Disease seen following infection with KFDV and its subtypes generally consists of a hemorrhagic fever type of illness and may be associated with encephalitis whereas infection with OHFV is biphasic in about 50% of cases with limited neurologic manifestations [33]. Infection with KFDV or ALKV may present as epitaxis, hematemesis, cutaneous bleeding, melena or bleeding from venipuncture sites [43,44].
Therapeutics
There are currently no licensed therapeutics for the treatment of infections by TBEV or related viruses and recommended treatment is largely supportive. A hyperimmune serum therapy regimen available previously has been discontinued due to an unfavorable outcome in disease observed in at least five treated children [45].
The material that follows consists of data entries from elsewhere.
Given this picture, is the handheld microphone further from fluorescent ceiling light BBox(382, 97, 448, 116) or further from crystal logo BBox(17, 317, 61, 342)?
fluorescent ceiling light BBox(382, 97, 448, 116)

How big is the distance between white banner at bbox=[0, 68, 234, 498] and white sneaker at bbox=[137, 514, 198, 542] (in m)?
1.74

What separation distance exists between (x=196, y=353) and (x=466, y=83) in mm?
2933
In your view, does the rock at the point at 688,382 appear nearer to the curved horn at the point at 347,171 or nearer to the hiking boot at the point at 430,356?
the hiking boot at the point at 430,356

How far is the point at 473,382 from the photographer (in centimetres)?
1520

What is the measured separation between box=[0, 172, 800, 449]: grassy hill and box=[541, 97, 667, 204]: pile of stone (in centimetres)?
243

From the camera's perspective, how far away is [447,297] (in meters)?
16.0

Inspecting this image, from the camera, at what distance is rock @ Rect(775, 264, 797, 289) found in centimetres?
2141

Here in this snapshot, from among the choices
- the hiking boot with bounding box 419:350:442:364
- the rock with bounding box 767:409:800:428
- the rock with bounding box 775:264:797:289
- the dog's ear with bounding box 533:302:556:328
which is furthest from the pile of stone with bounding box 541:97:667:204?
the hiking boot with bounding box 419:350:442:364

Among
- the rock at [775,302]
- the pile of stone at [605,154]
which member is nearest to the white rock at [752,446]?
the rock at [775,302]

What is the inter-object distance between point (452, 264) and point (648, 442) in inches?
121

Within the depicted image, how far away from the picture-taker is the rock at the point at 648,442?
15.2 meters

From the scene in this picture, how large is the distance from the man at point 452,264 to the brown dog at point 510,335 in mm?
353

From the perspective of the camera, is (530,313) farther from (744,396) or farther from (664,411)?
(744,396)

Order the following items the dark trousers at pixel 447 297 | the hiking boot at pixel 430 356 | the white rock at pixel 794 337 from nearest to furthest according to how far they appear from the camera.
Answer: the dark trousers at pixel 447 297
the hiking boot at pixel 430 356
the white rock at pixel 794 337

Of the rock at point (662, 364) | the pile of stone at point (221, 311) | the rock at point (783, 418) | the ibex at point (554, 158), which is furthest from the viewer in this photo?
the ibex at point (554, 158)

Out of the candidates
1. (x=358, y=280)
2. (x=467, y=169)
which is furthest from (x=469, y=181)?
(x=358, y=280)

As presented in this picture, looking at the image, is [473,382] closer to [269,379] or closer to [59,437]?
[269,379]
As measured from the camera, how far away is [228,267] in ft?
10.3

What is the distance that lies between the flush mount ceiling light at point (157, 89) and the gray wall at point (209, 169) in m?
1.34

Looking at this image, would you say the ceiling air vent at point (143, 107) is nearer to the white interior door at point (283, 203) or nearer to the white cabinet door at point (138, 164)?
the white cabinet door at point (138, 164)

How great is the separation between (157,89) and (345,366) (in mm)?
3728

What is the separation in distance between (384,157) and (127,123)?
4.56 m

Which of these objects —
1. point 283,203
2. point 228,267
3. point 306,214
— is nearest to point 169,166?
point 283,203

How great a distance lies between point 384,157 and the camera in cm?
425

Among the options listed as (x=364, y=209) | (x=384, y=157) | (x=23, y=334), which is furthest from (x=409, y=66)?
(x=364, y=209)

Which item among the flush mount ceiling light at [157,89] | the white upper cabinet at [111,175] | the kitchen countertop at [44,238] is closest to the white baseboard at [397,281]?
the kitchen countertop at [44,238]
Potential as a biothreat agent
Members of the TBEV serocomplex are considered potential biothreat agents due to their pathogenicity, ability to be aerosolized [46], limited vaccine coverage and availability in many areas of the world, a lack of therapeutics and stability in the environment. Reports in the popular press have also suggested that Russian agents worked to develop RSSEV as a bioweapon although the extent and purpose of this effort are not clear. TBEV has been transmitted repeatedly through consumption of contaminated (unpasteurized milk or milk products) as was documented in early reports from outbreaks in Russia and Eastern Europe [1,47-49]. Despite improved safety in production of milk products, transmission of TBEV in milk continues to be a problem in rural communities [50]. However, despite these high risk considerations, the inability of the TBE viruses to be transmitted humanto- human and the relative inefficiency of tick-to-human transmission limits the potential impact if used as a weapon. In addition, the relatively rapid vaccination schedules for licensed European vaccines with high rates of seroconversion following the second dose would provide some protection during an outbreak scenario. In non-endemic areas such as North America, a more significant risk is the introduction of the virus into the tick populations that could potentially allow the virus to become established in a new environment. The ability of the virus to become established requires both competent vectors and susceptible amplifying hosts. It is not clear if either exists in North America and if they share the same ecosystem, even though the presence of POWV suggests that at least certain regions may provide suitable conditions for permanent establishment.
TBE vaccines
The first effort to derive a TBE vaccine occurred shortly after the discovery of the virus when Chumakov utilized a formalin-inactivated virus preparation to vaccinate forest workers [24]. In the 1960s TBE vaccines were developed using cell culture systems [51-55] and clinical trials demonstrated vaccine efficacy [56]. In 1971 the Institute of Virology at the University of Vienna and the Microbiological Research Establishment at Porton Down, UK began a collaboration to develop a vaccine for use in Europe. This vaccine was based on the Austrian TBEV-Eu strain Neudörfl. Seed stocks were generated in mouse brain and the virus was then cultivated in specific pathogen free (SPF) chicken embryo cells, clarified by centrifugation, inactivated with formalin and then purified to produce the vaccine virus stock [57]. The purified inactivated virus was stabilized with human albumin and combined with aluminum hydroxide that functioned as the adjuvant. In 1976 the Austrian company Immuno took over vaccine production and began marketing the vaccine as FSME-IMMUN®. This vaccine was administered to over 400,000 people and studies found a seroconversion rate of greater than 90% (by hemagglutination inhibition test) following two doses of the vaccine [58]. An additional booster was indicated approximately 9-12 months after the second dose after it was found that antibody titer quickly waned [59]. In 1979 improvements were made to the vaccine preparations to reduce local and systemic side effects to the vaccination and to increase antigen purity [60]. The modified vaccine showed immunogenicity comparable to the original vaccine but with reduced side effects [61]. Later on, mouse-brain derived seed stocks, thiomersal and human albumin were eliminated to further improve the purity of the vaccine and this new formulation was called TicoVac®. However, the removal of the albumin stabilizer without concurrently adjusting the antigen content resulted in an increased likelihood of vaccine-associated fever in infants and young children [62]. In 2001 FSME-IMMUN® containing human serum albumin was reintroduced in doses for both adult and pediatric applications.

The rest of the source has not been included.